>> BEGIN

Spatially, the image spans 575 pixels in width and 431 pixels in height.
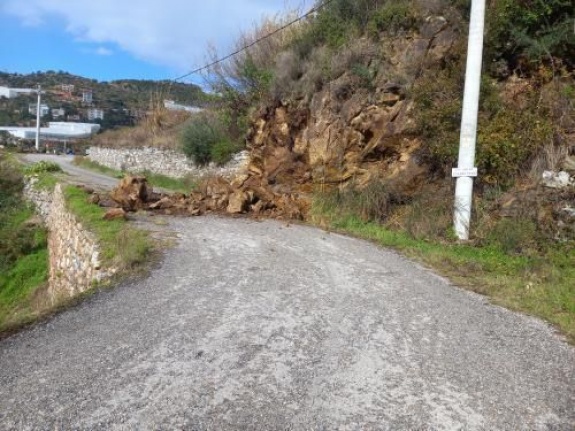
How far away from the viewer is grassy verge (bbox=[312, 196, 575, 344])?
17.5 ft

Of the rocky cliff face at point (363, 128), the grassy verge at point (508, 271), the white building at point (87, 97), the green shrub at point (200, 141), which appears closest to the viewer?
the grassy verge at point (508, 271)

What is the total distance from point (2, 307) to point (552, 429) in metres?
13.3

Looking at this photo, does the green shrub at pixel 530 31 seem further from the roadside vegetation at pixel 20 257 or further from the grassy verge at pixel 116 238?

>> END

Retype the stretch from the line containing "What is the" through the end of the listing above, keeping every character as it is.

SOLUTION FOR THIS EXERCISE ::
What is the total distance from point (2, 307) to point (552, 429) in metres?
13.3

Looking at this photo, does the green shrub at pixel 530 31 seem further from the roadside vegetation at pixel 20 257 or further from the grassy verge at pixel 116 238?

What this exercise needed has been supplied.